We have never looked on this project as a straightforward exercise in historiography. We didn’t limit ourselves, nor do we want to limit ourselves, to merely identifying certain cultural and collective protest and aesthetic practices that had been excluded from canonized accounts of “experimental” art production since the end of the dictatorship. Our aim is for this project to have a bearing on our present, the here and now, by attempting to show its total relevance to counter-biopolitical struggles. These struggles are visible, as we showed* in the experience of the Politics of the Body seminar with the student movement, feminisms, ecological/food* activism, sexual diversity struggles, the Mapuche struggle and the most transversal of all struggles, the increasing precarity of the body within labor.
As to our relations with MAC, we registered our project within the umbrella project “Experimental Art in Chile, the Heritage of the 70s and 80s in the MAC Collection”, as part of the Bicentennial projects. Our aim, however, is to vindicate precisely all the experimental practices and strategies that are viewed as “experiences” rather than as art, since such experiences have enriched the aesthetic and visual production of the past twenty years. To this point we decided to extend the proposal to spaces outside the framework of institutions, and we not only succeeded in doing so, but also managed to have it included as a substantive part of the seminar.

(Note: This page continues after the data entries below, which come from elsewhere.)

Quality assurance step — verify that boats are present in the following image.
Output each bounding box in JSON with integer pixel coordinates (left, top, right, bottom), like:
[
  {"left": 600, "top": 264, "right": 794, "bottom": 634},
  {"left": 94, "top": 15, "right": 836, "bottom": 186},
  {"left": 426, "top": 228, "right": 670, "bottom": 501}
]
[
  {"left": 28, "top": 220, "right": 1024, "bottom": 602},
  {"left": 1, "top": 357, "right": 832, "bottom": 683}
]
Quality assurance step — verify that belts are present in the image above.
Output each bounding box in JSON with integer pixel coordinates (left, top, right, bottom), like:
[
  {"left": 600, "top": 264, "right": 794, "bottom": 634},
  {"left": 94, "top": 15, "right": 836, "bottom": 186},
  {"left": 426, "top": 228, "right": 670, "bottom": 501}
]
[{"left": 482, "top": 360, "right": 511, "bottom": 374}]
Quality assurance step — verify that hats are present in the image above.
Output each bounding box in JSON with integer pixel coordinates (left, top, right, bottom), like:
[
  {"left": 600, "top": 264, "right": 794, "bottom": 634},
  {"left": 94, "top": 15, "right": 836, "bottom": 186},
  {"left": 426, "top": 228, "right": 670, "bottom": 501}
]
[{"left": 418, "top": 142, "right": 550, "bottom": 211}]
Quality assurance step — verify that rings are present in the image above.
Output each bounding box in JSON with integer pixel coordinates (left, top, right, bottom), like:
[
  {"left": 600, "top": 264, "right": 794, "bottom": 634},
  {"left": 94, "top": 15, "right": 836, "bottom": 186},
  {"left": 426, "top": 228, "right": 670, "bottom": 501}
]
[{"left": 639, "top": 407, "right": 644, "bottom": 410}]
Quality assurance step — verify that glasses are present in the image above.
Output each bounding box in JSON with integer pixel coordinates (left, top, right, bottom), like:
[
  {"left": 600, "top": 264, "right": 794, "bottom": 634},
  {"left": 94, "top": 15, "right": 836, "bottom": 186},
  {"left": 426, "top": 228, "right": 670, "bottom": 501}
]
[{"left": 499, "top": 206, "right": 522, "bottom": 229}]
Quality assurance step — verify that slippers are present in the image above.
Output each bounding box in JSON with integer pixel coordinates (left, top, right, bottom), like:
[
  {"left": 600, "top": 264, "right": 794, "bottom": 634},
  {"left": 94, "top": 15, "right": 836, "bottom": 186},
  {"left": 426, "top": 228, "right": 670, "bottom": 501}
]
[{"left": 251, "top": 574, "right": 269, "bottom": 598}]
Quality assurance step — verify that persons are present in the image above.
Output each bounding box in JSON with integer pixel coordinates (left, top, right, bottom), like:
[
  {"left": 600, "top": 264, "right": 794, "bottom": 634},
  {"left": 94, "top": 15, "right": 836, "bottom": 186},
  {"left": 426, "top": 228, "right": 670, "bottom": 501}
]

Nancy Garín: In general terms, what were the main strengths of the project, and also from the conversations and activities that were carried out?
Equipo re: Aside from the contents and ideas generated by the different activities, the greatest achievement from Equipo re’s point of view was the possibility of engaging in dialogue and exchange with different agents we’ve worked with, which has characterized the whole process. Since the outset of our formation as a group, there has been a concern for adopting more participatory “ways of doing” that would subvert the relationship between researchers and “case studies” by transforming the customary view of the practice of research as a merely interpretative activity into one focusing on the establishment of synergies and political-affective alliances.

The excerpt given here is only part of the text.